Angry that their counterproposals were not taken into consideration, the heads of the medical committees for France’s leading hospitals in a press conference greeted the passage of the Bachelot law by the Assembly with a threat to quit their posts and suspend participation in hospital planning
‘Contrary to what is being said, the law is not going to expand the role of doctors in the operations of the hospital,’ said Alain Destée, a neurologist with the Centre Hopitalière Universitaire (CHU) de Lille and President of the Conference of Presidents of the Medical Committees (CME; commission médicale d’établissement) for the CHUs.
Given a weak role in the selection of the super-CEO, the CME presidents protest that they will be absent from planning objectives and budget with the head of the regional authorities, as well as cut out of internal contracting discussions that are vital to ‘spell out and sustain the medical orientation’ of the hospital.

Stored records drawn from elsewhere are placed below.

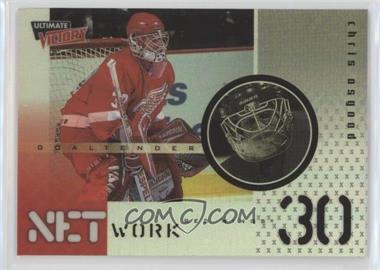 1999-00 Upper Deck Ultimate Victory - NetWork #NW 3 - Chris Osgood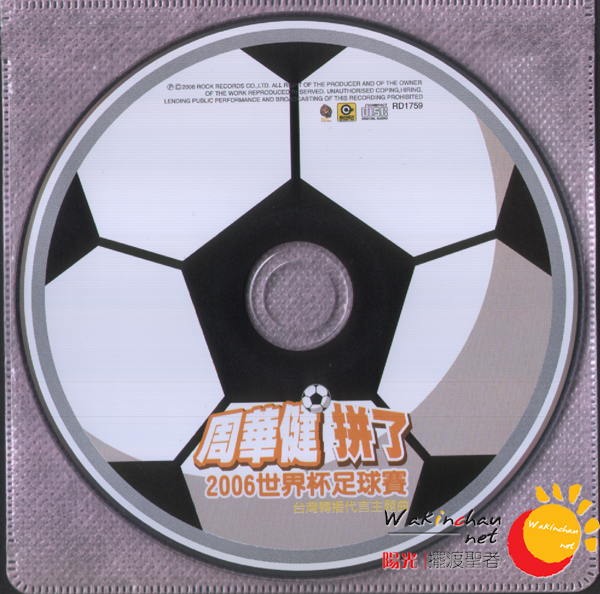 《周华健拼了 
2006世界杯足球赛
》CD封面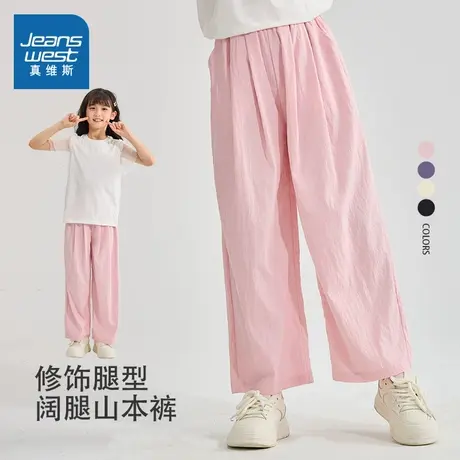 真维斯童装女童阔腿裤春夏款洋气女孩粉色山本裤薄款儿童裤子夏季图片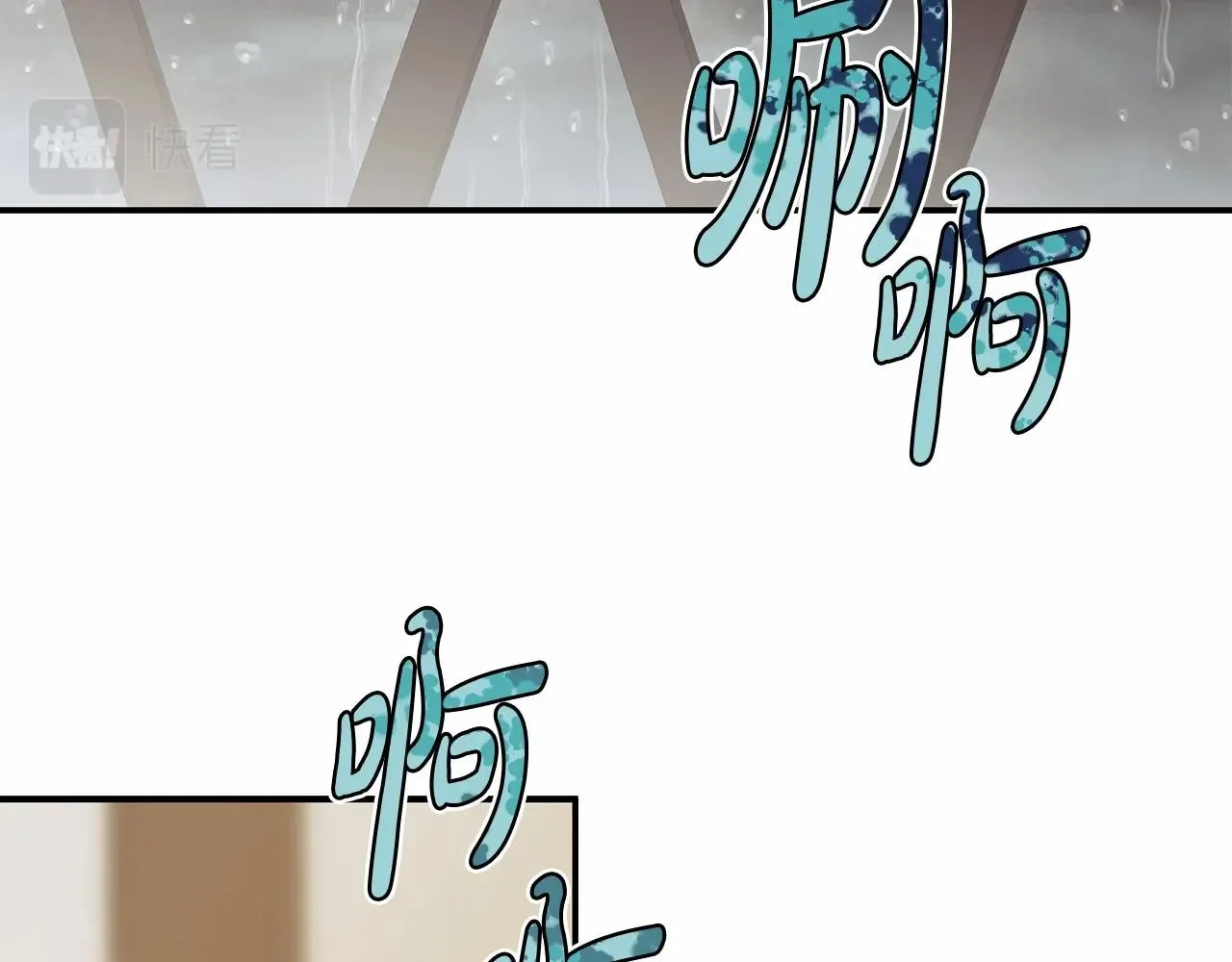 第38话 撩拨 第37页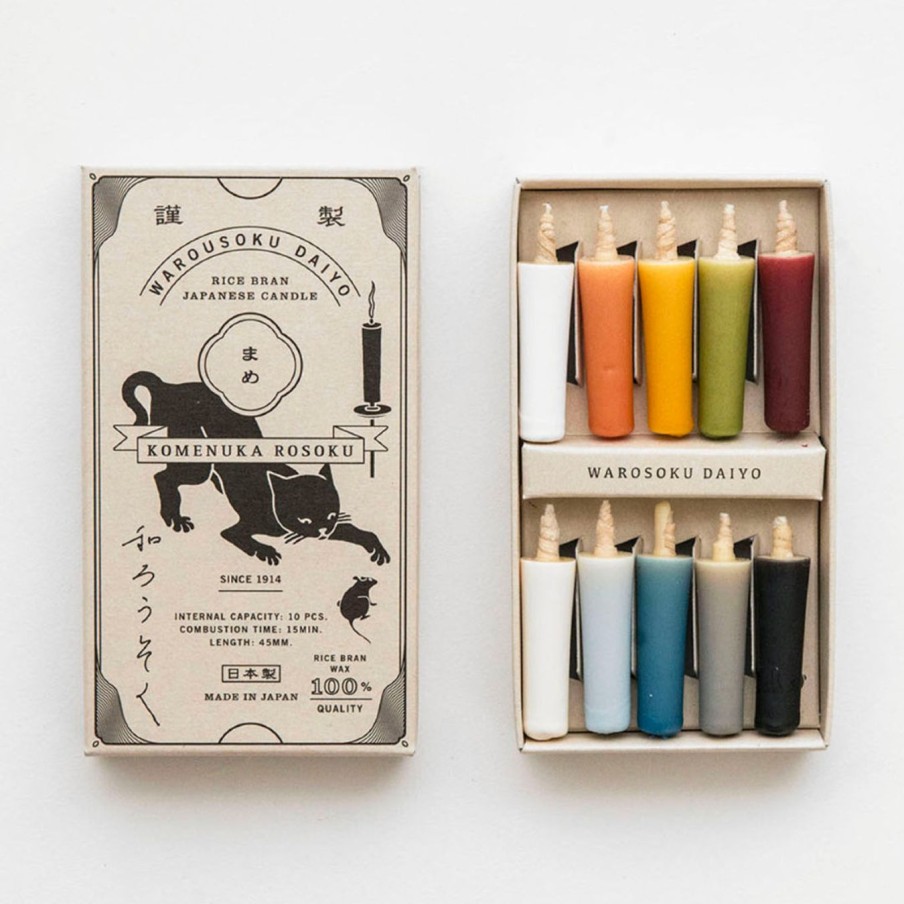 Interior Daiyo | Rice Wax Candles|Earth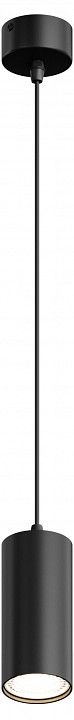Подвесной светильник Hesby Lighting Focus HSBL_0093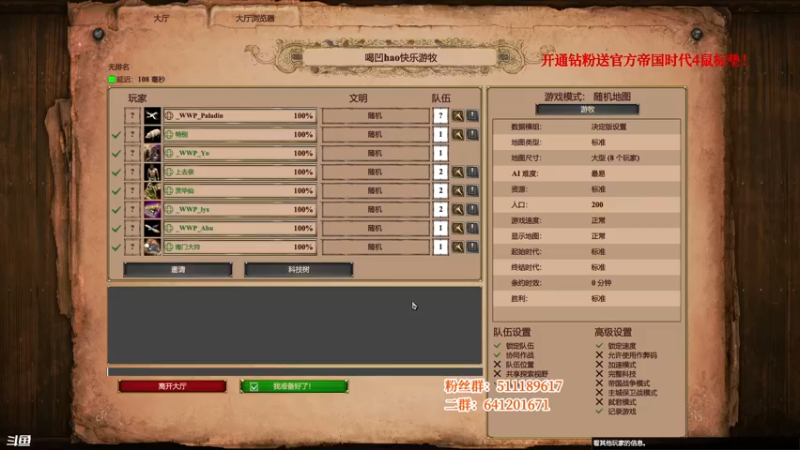 【2022-03-24 01点场】帝国时代猜火车Yo：周三晚上11点表演赛 VS 神队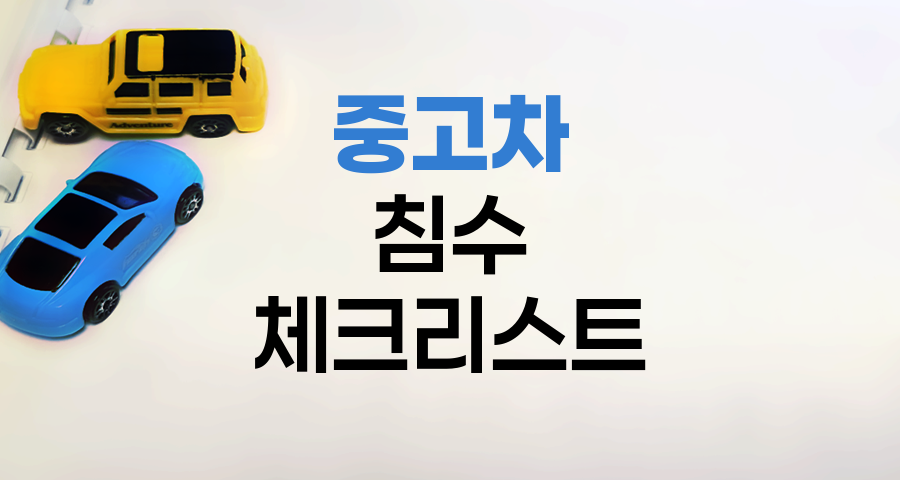 중고차 침수 여부 확인법, 전문가의 꼼꼼한 체크리스트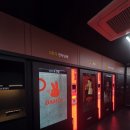 계룡전자 이미지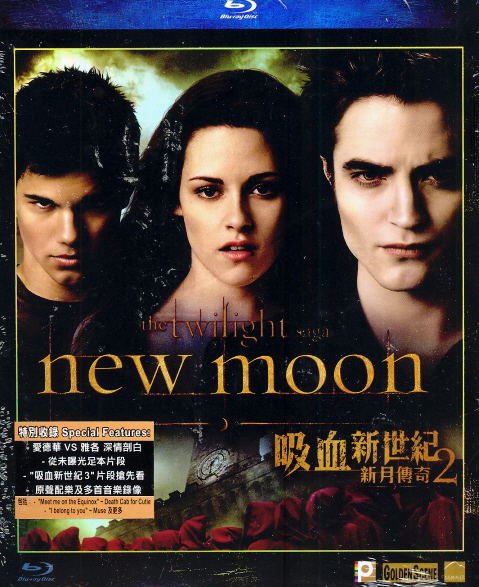 the twilight saga: new moon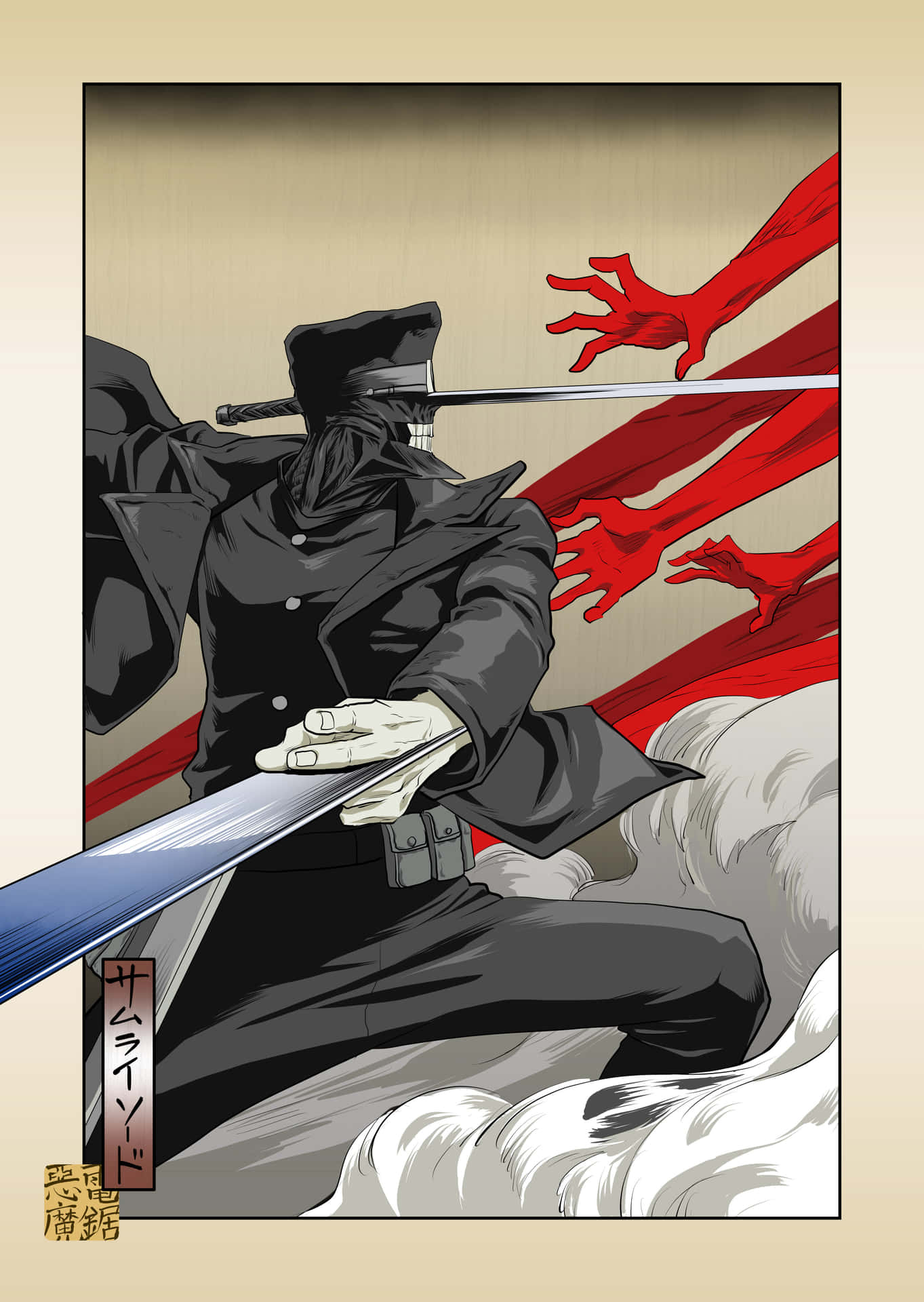 Arte De Manga De Katana Man De Chainsaw Man Fondo de pantalla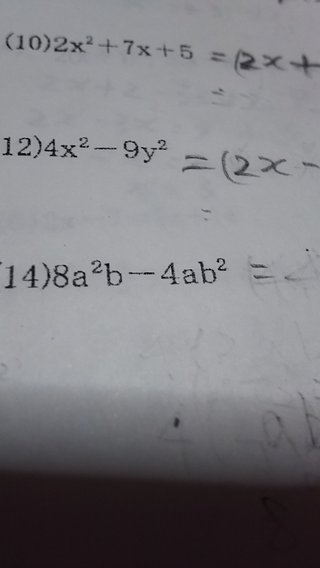 8aの2乗b-4abの2乗の因数分解教えて！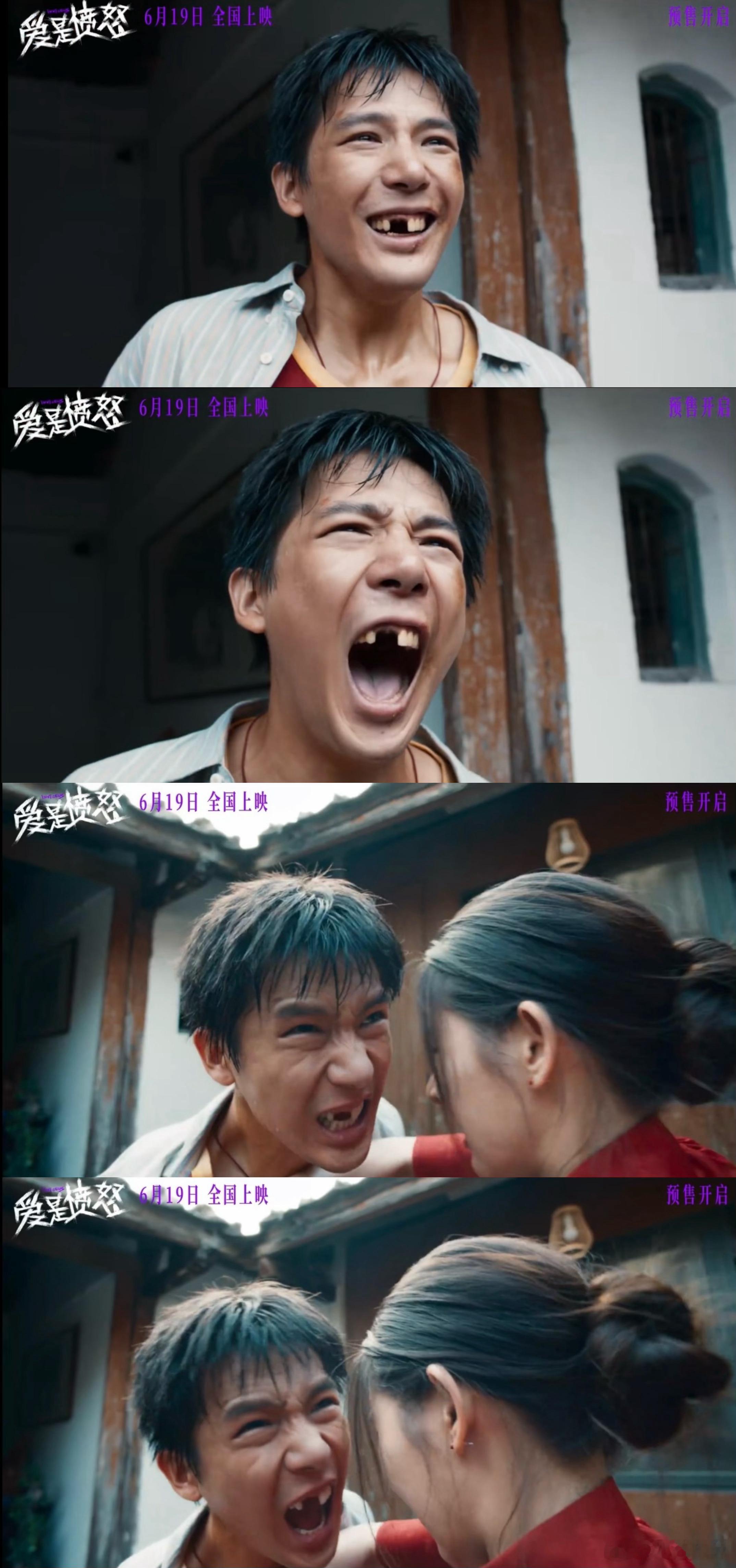 王安宇新片造型好突破 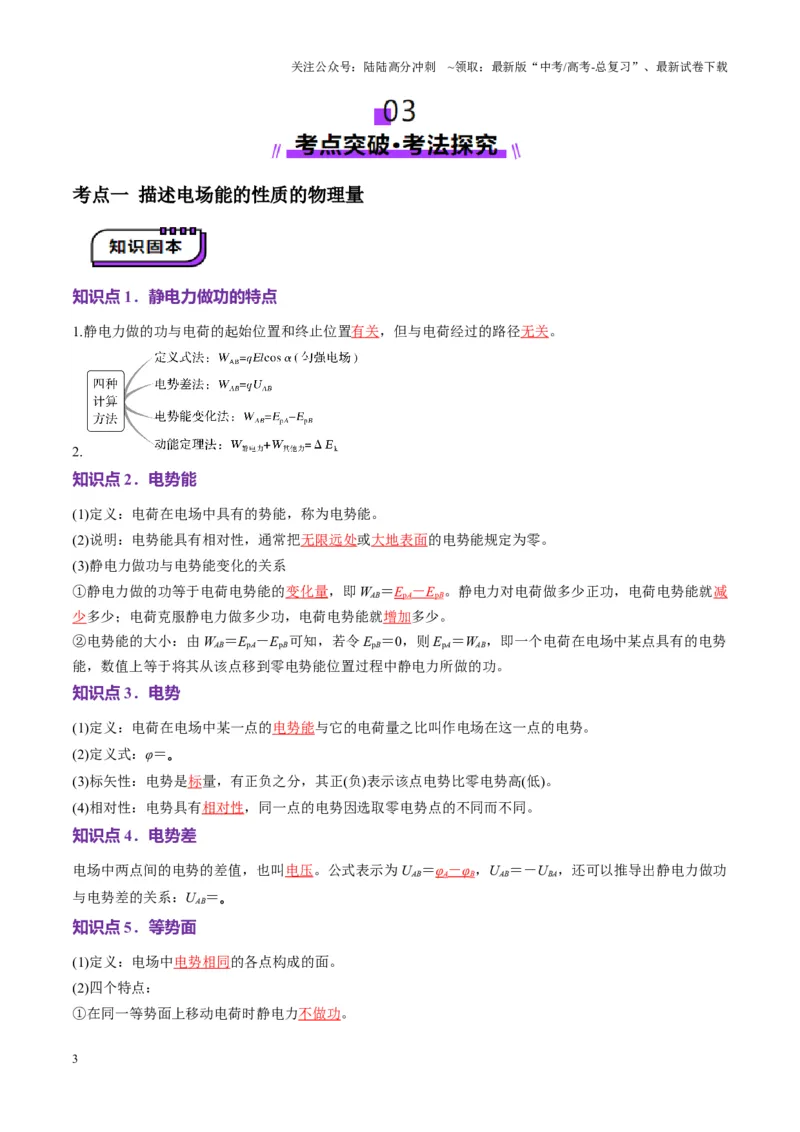 《第34讲静电场中能的性质（讲义）（教师版）_04-物理-高考总复习_一轮复习_2025年_2025年高考物理一轮复习讲义+练习+课件（新教材新高考）_第九章静电场》第3页预览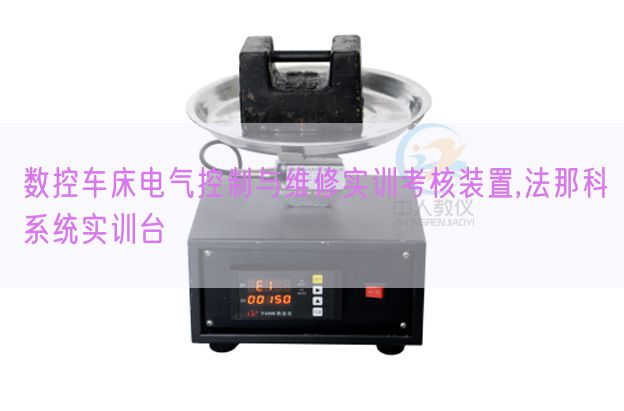 數(shù)控車床電氣控制與維修實(shí)訓(xùn)考核裝置,法那科系統(tǒng)實(shí)訓(xùn)臺(tái)(圖1) 數(shù)控車床電氣控制與維修實(shí)訓(xùn)考核裝置,法那科系統(tǒng)實(shí)訓(xùn)臺(tái)(圖1)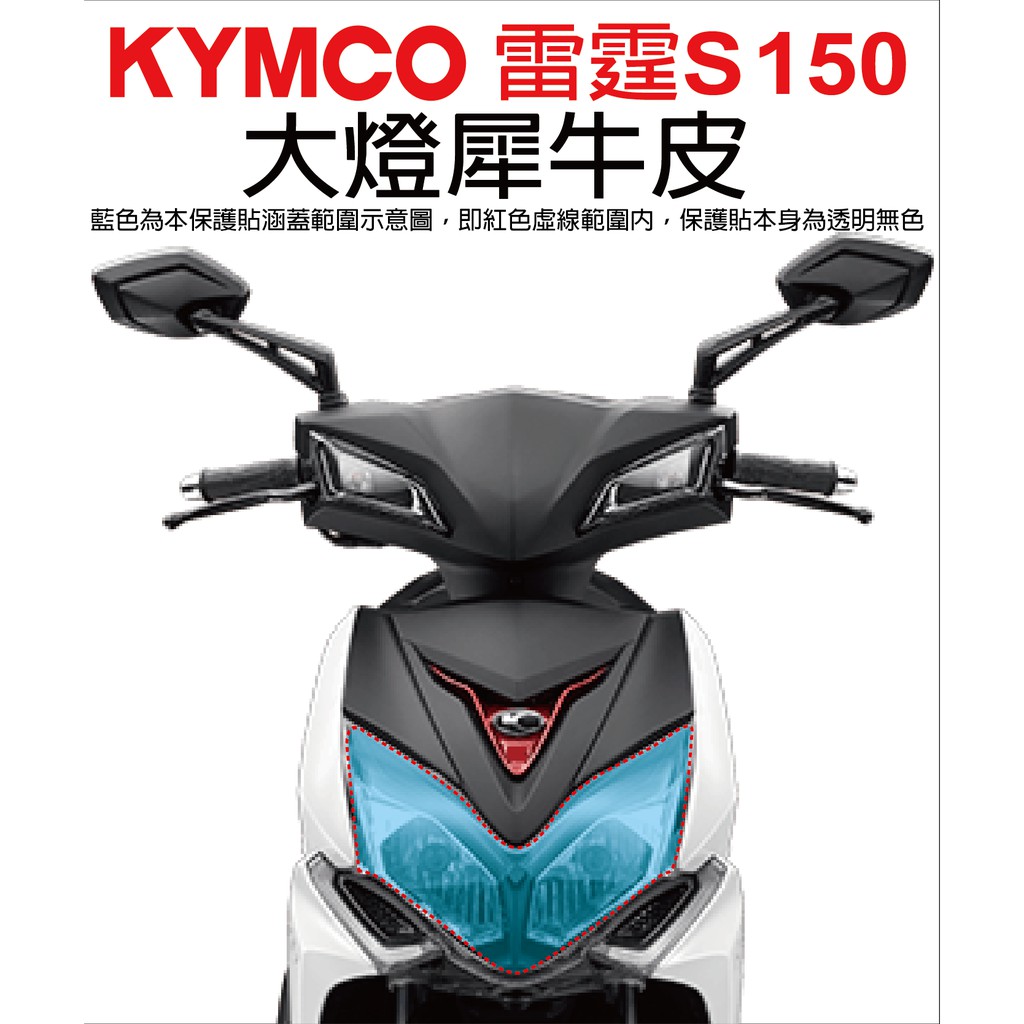 【凱威車藝】KYMCO 雷霆 Racing S racingman 125 150 大燈 保護貼 犀牛皮 自動修復膜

Meanwhile French Hospital Federation (FHF) has fallen into line with the government, with Executive Director Gérard Vincent saying, ‘There needs to be an orchestra leader, someone who can take decisions, and that is what is missing today.’
Vincent said FHF favours this spirit in the reform law and supports the creation of regional health authorities, saying the challenge today is to ‘free up the energies in the departments so that a real wind of change will bring change to the current range of healthcare services and respond to the expectations of both medical professionals and patients’.
Guillaume Sublet, head of Economic Intelligence and Regulatory Affairs with Nextep Consulting & Health Economics in Paris, predicts that despite the rebellious bravado of former Prime Minister Raffarin, the French Senate will ultimately have to vote with President Sarkozy’s position in mind. ‘The President was very clear,’ said Sublet, who manages an online forum of interviews with leading players in the debate over the hospital reform. ‘Medical practitioners may win some points about their importance, ‘but we can expect that, just as in the National Assembly, the core text will pass without significant modification and French hospitals will walk the President’s line with a hospital chief executive leading a management inspired by the private enterprise model.’